**DOCUMENT SECTION**
++++

BioSimSpace
BioSimSpace copied to clipboard
Checking the mass of H atoms
Hello! I'm trying to introduce a check into the Relative class (feature-amber-fep for now) to throw a warning message if the timestep in the protocol is 4fs or more, but (based on the engine) HMR has not been applied. I was thinking of doing this by looking at the mass of H atoms in the passed system during the init stage:
# HMR check
# Check the timestep of the system.
timestep = self._protocol.getTimeStep.picoseconds().value()
# If it is more than 4fs, HMR should have been applied.
if timestep > 0.004:
# check system to see mass of H of perturbable molecule
perturbableMolecule = system.getPerturbableMolecules()[0]
# search for H atoms
for atom in perturbableMolecule.getAtoms():
if atom.element() == "Hydrogen (H, 1)":
atom = atom._getSireObject()
# ???

++++

(Entries on spatial positioning)
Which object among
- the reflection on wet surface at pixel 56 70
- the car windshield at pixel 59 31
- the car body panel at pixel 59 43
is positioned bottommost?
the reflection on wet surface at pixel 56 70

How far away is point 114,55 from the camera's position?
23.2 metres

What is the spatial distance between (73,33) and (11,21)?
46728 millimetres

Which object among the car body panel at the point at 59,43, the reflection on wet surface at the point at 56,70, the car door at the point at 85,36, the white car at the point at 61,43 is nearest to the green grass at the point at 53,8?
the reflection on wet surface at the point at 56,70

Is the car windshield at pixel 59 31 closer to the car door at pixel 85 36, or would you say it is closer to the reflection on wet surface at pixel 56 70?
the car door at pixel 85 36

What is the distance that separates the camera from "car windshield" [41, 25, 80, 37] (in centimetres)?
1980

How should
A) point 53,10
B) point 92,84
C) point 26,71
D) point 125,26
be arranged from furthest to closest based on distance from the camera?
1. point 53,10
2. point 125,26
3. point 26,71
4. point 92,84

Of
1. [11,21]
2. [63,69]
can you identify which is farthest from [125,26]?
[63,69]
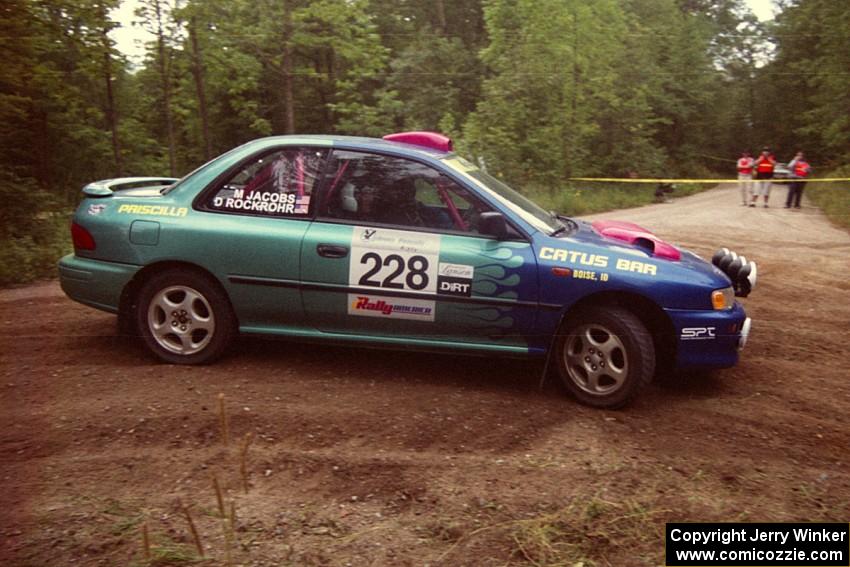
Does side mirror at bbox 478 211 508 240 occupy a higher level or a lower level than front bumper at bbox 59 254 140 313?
higher

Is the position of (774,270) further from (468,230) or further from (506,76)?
(506,76)

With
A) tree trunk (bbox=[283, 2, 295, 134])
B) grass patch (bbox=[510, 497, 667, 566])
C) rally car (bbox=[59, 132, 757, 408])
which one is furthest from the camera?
tree trunk (bbox=[283, 2, 295, 134])

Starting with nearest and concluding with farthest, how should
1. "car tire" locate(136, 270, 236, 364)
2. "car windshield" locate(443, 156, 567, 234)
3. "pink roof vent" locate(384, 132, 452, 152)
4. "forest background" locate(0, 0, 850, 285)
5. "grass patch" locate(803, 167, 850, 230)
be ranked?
"car windshield" locate(443, 156, 567, 234)
"car tire" locate(136, 270, 236, 364)
"pink roof vent" locate(384, 132, 452, 152)
"grass patch" locate(803, 167, 850, 230)
"forest background" locate(0, 0, 850, 285)

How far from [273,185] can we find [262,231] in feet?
1.18

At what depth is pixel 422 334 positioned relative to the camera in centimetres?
490

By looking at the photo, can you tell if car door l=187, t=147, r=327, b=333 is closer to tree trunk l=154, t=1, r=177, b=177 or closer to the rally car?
the rally car

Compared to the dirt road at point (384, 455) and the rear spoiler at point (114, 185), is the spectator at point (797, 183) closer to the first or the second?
the dirt road at point (384, 455)

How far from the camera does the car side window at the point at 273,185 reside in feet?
16.7

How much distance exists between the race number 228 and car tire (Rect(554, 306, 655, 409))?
0.99 m

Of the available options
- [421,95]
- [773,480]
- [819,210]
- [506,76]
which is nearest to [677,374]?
[773,480]

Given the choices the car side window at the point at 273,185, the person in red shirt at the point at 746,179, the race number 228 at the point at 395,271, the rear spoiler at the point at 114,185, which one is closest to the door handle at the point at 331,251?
the race number 228 at the point at 395,271

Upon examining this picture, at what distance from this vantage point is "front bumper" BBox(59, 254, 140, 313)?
5.15 metres
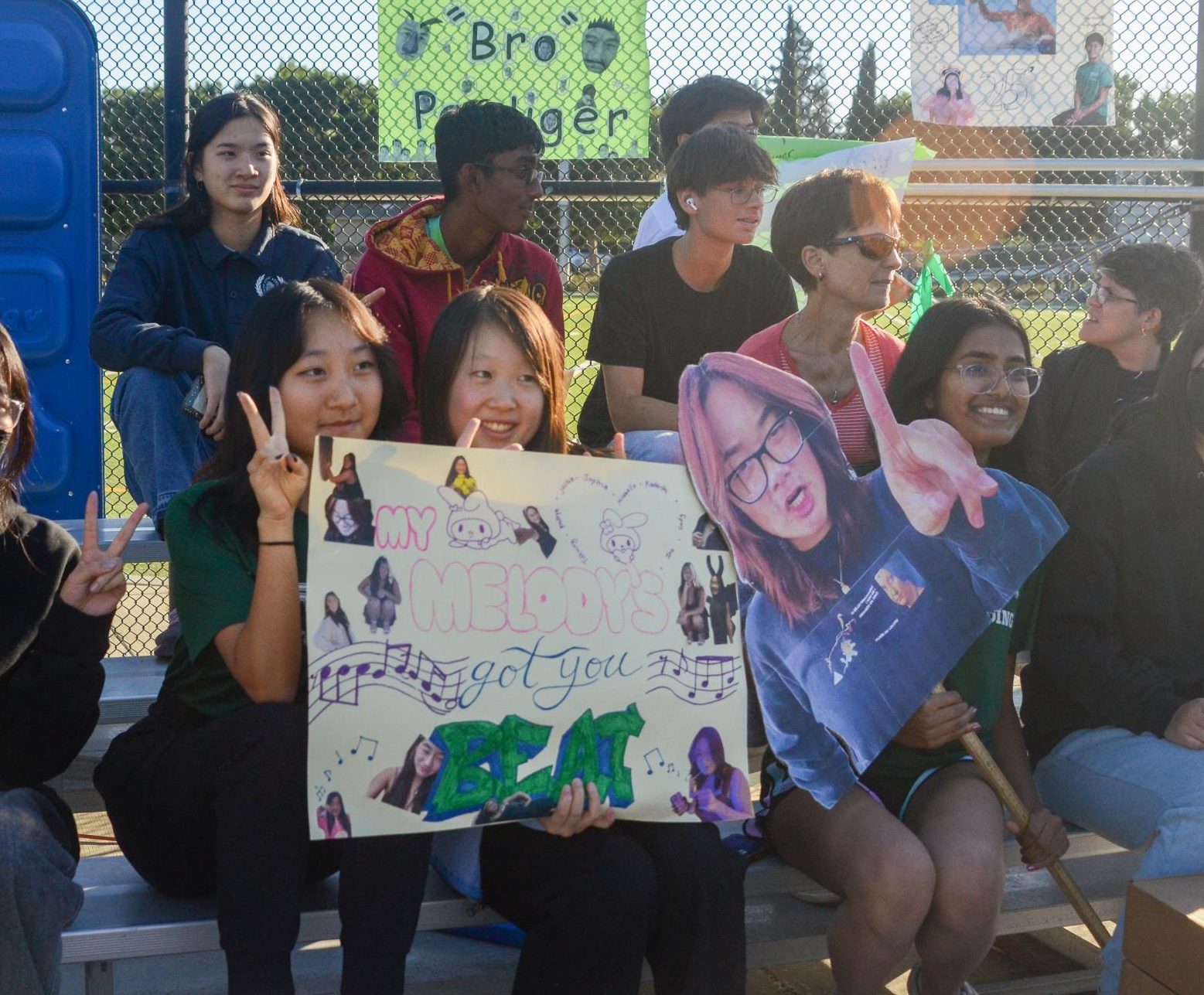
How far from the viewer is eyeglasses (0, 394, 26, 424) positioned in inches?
91.0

++++

**EXERCISE INSTRUCTIONS**
• A. Translate this sentence from the forum post about checking hydrogen atom masses into Spanish: "I was thinking of doing this by looking at the mass of H atoms in the passed system during the init stage:"
• B. Pick up the forum post about checking hydrogen atom masses right after its last line and carry it on.

**EXERCISE RESPONSES**
• A. Estaba pensando en hacerlo revisando la masa de los átomos de H en el sistema recibido durante la etapa de inicialización:

• B.
else:
pass
However I'm not really sure how to check the mass of the underlying sire object, or if this is the best way to go about it? Each engine would need to check for a different factor; for AMBER, a HMR factor of 3, for GROMACS, a HMR factor of 4, and for SOMD, no factor needs to have been applied as this is handled in the config file.
Alternatively, the HMR factor could only be applied to the system once it is passed into relative together with the protocol and the 4 fs timestep automatically, but this would give less flexibility in terms of the user choosing a different factor if they want to.
Thank you!
Hi there,
I would prefer if we set HMR as an option at the protocol level, (This could be added to any protocol where we'd like to support HMR.) We would then check for appropriate hydrogen masses when the process is initialised, then repartition them appropriately using system.repartionHydrogenMass()
if they haven't. By default the repartitioning factor could be something like "auto"
, which would use the recommended value for each engine, e.g. default HMR related options could be something like hmr=False
, hmr_factor="auto"
, hmr_water=False
. (Here "auto"
would use a factor of 3 for AMBER, 4 for GROMACS, etc.)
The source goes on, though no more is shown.